The company said in a statement that it had retested samples from a batch of Enfamil premium newborn powdered formula and found no presence of Cronobacter, a bacterium that has sometimes been linked to rare illnesses in newborns.
Enfamil was pulled off shelves at WalMart last week after the death of an infant in Missouri, who had been fed the formula and tested positive for Cronobacter.
Cronobacter has been found in milk-based powdered baby formula and is also a relatively common environmental contaminant.
A federal investigation is under way and so far no link has been found between the infant's illness and the formula, which was purchased at a WalMart store in Missouri.

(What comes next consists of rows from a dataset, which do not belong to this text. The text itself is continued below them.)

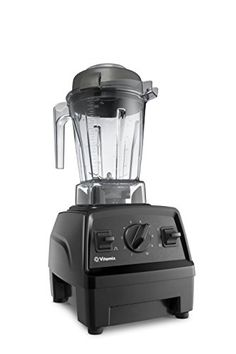 Vitamix Explorian Blender, Professional-Grade Container, Self-Cleaning 48 oz, Black - Good value and works well.This Vitamix that is ranked 3079 in the Ama Black Christmas, Christmas 2019, Specialty Appliances, Small Appliances, Kitchen Appliances, Kitchens, Best Vitamix Blender, Vitamix Recipes, Smoothie Recipes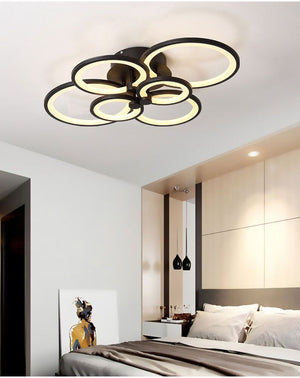 "Dream of Rings LED Ceiling Lights™ ""So bright and beautiful, adds great energy to my living room!"" - Vanessa"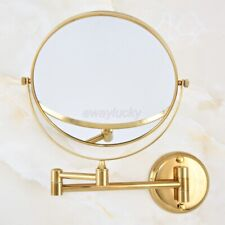 Gold Color Brass Folding Arm Wall Mount Magnifying Cosmetic Bathroom Mirror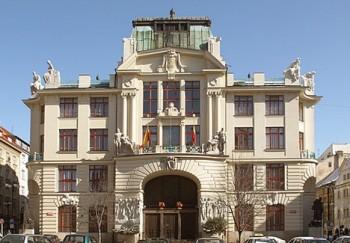 Praha rozdělila granty na kulturu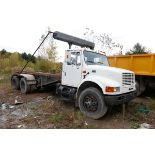 """CAMION """"ROLL-OFF"""" INTERNATIONAL 4900, 60 000 LBS CAP, 507 508 KM, S/N: 1HTSHADT0TH270804 (1996)"""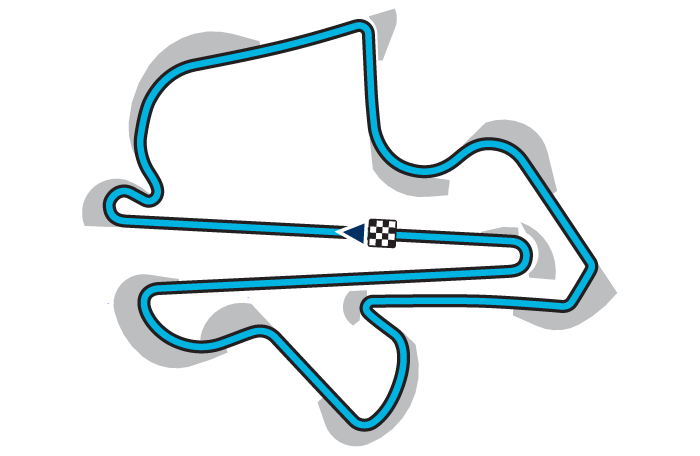 GP F1 Malaysia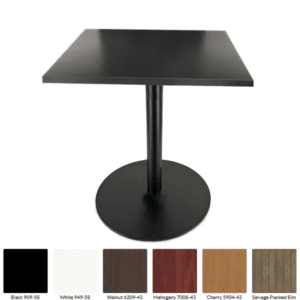 Quickship Modern Black Square Cafe Table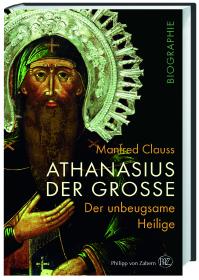 Athanasius_Philipp von Zabern Verlag 4_16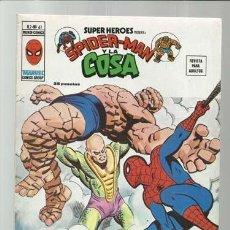 Comics : SUPER HÉROES VOLUMEN 2, 61: SPIDER-MAN Y LA COSA, 1977, VERTICE, MUY BUEN ESTADO. COLECCIÓN A.T.. Lote 200744372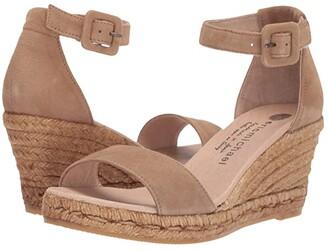 Eric Michael Milan (Beige) Women's Shoes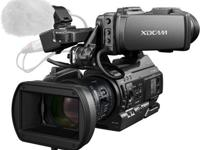 Buyers needed for Sony PMW-300 XDCAM HD Camcorder, Sony
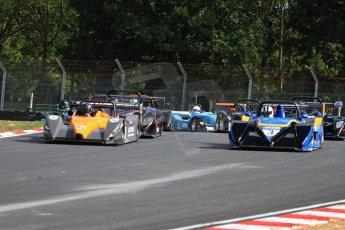 World © Carl Jones/Octane Photographic Ltd. Sunday 4th August 2013. OSS - Brands Hatch - Race 3. The Start. Digital Ref : 0774cj7d0019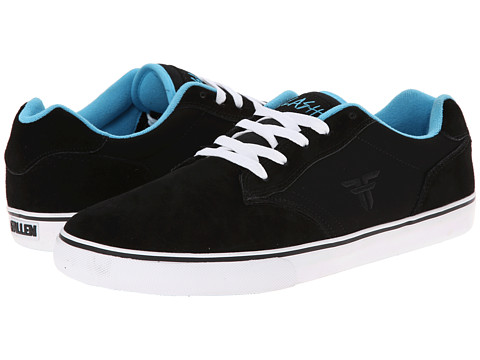 Fallen - Slash (Black/Cosmic Blue) Men's Skate Shoes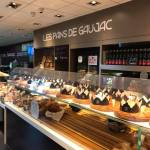 magasin Les Pains de Gaujac Lézignan Corbières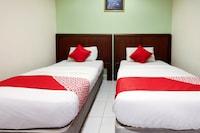 OYO 1002 Hotel Sahara Inn Batu Caves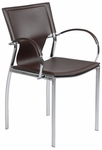 Vinnie Arm Chair in Brown [17211BRN-FS-ERS]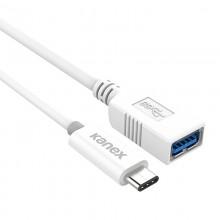 Kanex przejściówka z USB-C na USB żeński (21 cm)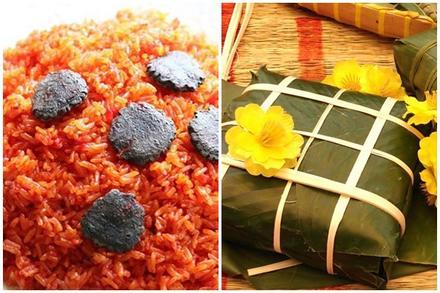 Những món ăn để 'lấy may' trong năm mới, dù bận đến mấy cũng phải thử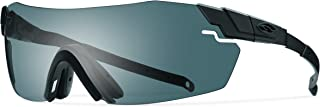 Smith Pivlock Echo Max Elite Sunglasses - Men's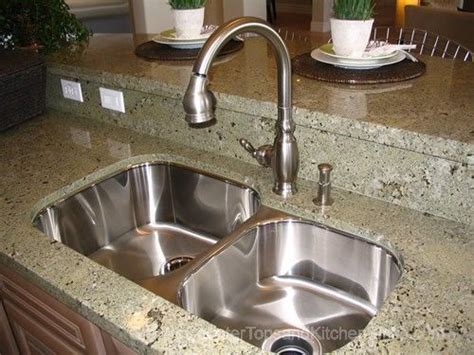 i like the undermount stainless kitchen sink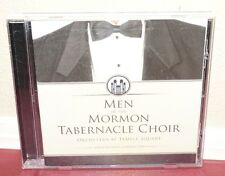 Men of the Mormon Tabernacle Choir CD LDS Orchestra at Temple Square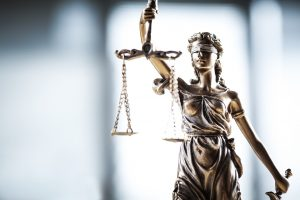 Kirche und Arbeitsrecht - Neue Entscheidung des EuGH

Test results from the samples will not be available until later this week, federal officials said.
Mead Johnson said it had tested the same samples and followed the same methodology used by public health officials.
"These new results reaffirm the testing conducted before the batch was made available to retailers and consumers," the company said.
"Based on both sets of tests, Mead Johnson can say with confidence that Enfamil Premium Newborn formula, like every infant formula the company produces, is safe," it added.
Mead Johnson's "Enfa" family of products, which includes Enfamil, accounts for about 70 per cent of total sales, according to rating agency Standard & Poor's. Mead Johnson reported $3.14 billion (S$4.06 billion) in sales in 2010.